[START SOURCE DOCUMENT]

Next, we estimate the derivatives of curlu.

Lemma 3.9

$$\begin{aligned}& \frac{d}{dt} \Vert \sqrt{\rho }\omega _{t} \Vert _{L^{2}}^{2}+\gamma _{3} \Vert \operatorname {curl}\omega _{t} \Vert _{L^{2}}^{2} \\& \quad \le \eta \Vert \omega _{t} \Vert _{L^{2}}^{2}+C_{\eta } \bigl(\bigl( \Vert \sigma _{t} \Vert _{H^{1}}^{2}+ \Vert \sigma \Vert _{H^{2}}^{2}\bigr) \bigl( \Vert \mathbf {u}_{t} \Vert _{H^{1}}^{2}+ \Vert \mathbf {u}\Vert _{H^{3}}^{2}\bigr)+ \Vert \mathbf {u}_{t} \Vert _{H^{1}}^{2} \Vert \mathbf {u}\Vert _{H^{3}}^{2}\bigr) \\& \qquad {}+C \Vert \sigma \Vert _{H^{2}}^{4} \Vert \mathbf {u}\Vert _{H^{2}}^{2}. \end{aligned}$$

where $\gamma _{3}>0$ is a positive constant and $0<\eta <1$ is a small positive constant which is to be determined.

Proof

Firstly, we apply $\partial _{t}$ to (23)₁ to see that

$$ \rho (\omega _{tt}+ \mathbf {u}\cdot \nabla \omega _{t})-\mu (\rho ) \triangle \omega _{t}=h, $$

(32)

[END SOURCE DOCUMENT]
[START MATERIAL]

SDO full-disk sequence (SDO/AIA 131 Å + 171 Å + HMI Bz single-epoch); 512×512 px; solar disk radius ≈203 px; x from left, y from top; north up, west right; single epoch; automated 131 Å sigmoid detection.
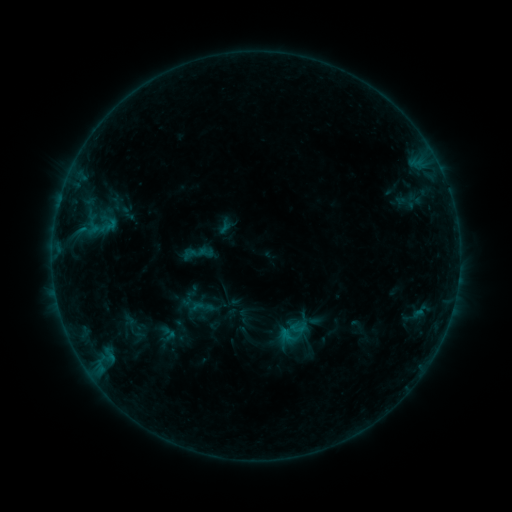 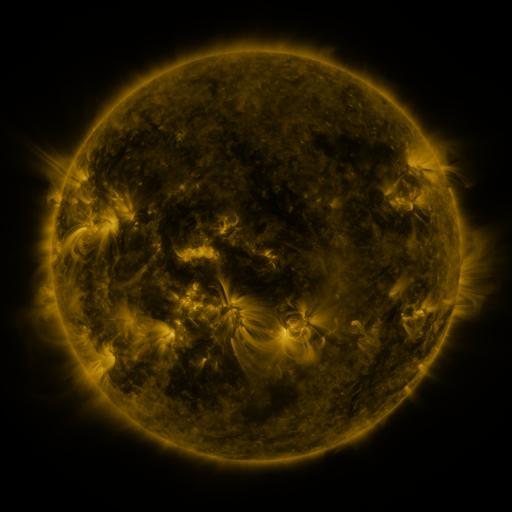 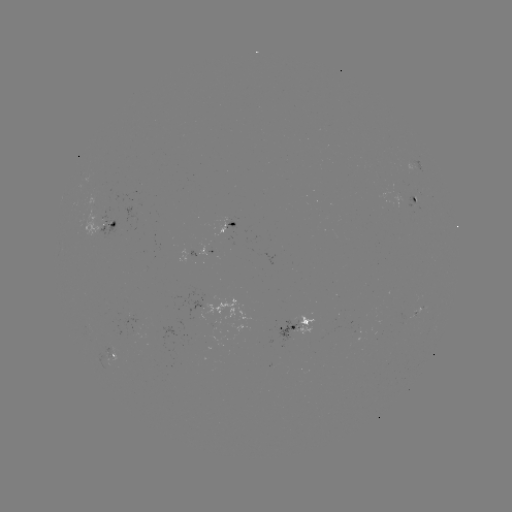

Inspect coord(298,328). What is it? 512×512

[END MATERIAL]

*JOB:*
From the Lemma 3.9 excerpt, reproduce word for word the part that opens with "Next, we estimate" and closes with "to be determined.".

*EXERCISE OUTPUT:*
Next, we estimate the derivatives of curlu.

Lemma 3.9

$$\begin{aligned}& \frac{d}{dt} \Vert \sqrt{\rho }\omega _{t} \Vert _{L^{2}}^{2}+\gamma _{3} \Vert \operatorname {curl}\omega _{t} \Vert _{L^{2}}^{2} \\& \quad \le \eta \Vert \omega _{t} \Vert _{L^{2}}^{2}+C_{\eta } \bigl(\bigl( \Vert \sigma _{t} \Vert _{H^{1}}^{2}+ \Vert \sigma \Vert _{H^{2}}^{2}\bigr) \bigl( \Vert \mathbf {u}_{t} \Vert _{H^{1}}^{2}+ \Vert \mathbf {u}\Vert _{H^{3}}^{2}\bigr)+ \Vert \mathbf {u}_{t} \Vert _{H^{1}}^{2} \Vert \mathbf {u}\Vert _{H^{3}}^{2}\bigr) \\& \qquad {}+C \Vert \sigma \Vert _{H^{2}}^{4} \Vert \mathbf {u}\Vert _{H^{2}}^{2}. \end{aligned}$$

where $\gamma _{3}>0$ is a positive constant and $0<\eta <1$ is a small positive constant which is to be determined.